8 Dans un sens, l’homme vertueux est celui qui modère ses actes en agissant entre deux
extrêmes. Mais la prudence présente un autre aspect fondamental qui est lié à
l’application de la vertu. Dans le cas de la justice institutionnelle, Aristote considère que
le juge qui fait preuve de prudence n’est pas seulement celui qui s’en tient à la norme
mais celui qui sait l’appliquer à la singularité du cas. Comment s’opérationnalise la
norme ? Pour un juge tout l’art de rendre un verdict équitable réside, comme nous le
verrons, dans le fait de déterminer si la norme est applicable à la spécificité de la
situation qu’il a à traiter et vice-versa.
9 En d’autres termes, pour que la norme s’applique à la réalité et pour que l’universel
s’ajuste au particulier, il n’est pas suffisant de disposer de la norme qui est formulée
dans le code de lois.

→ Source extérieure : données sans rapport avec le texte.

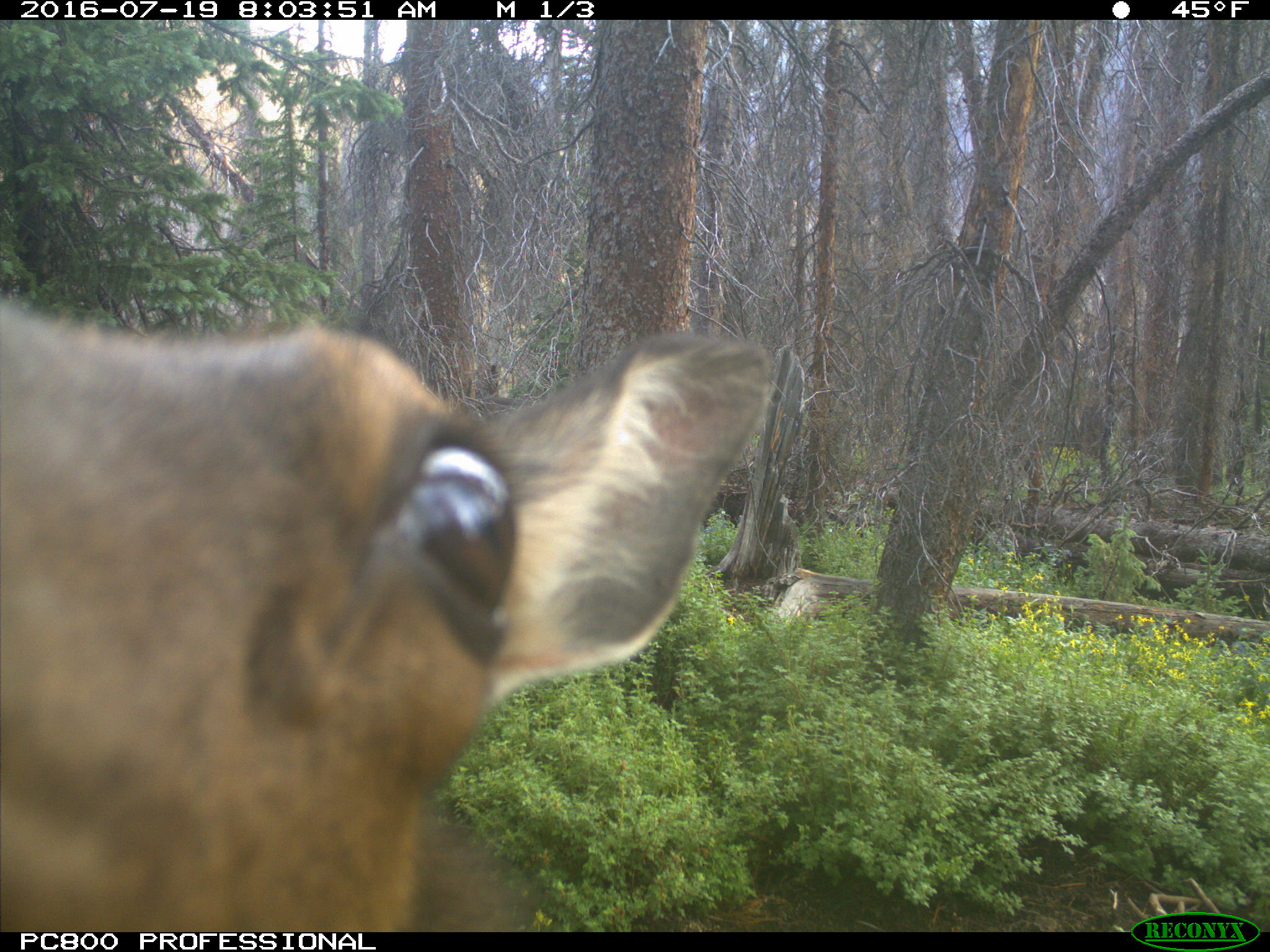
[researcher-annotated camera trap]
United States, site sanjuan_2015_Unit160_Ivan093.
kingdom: Animalia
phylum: Chordata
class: Mammalia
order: Artiodactyla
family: Cervidae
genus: Cervus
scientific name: Cervus elaphus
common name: red deer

Il est indispensable que le juge la retraduise pour qu’elle devienne
opérationnelle. Dans un procès ce sont les faits qui sont questionnés. Il existe d’ailleurs
une multitude de manières de les exposer et de se les représenter. Ici, nous faisons
référence à toute l’habileté des avocats et des procureurs qui au travers de leurs
plaidoiries doivent défendre ou au contraire attaquer le prévenu.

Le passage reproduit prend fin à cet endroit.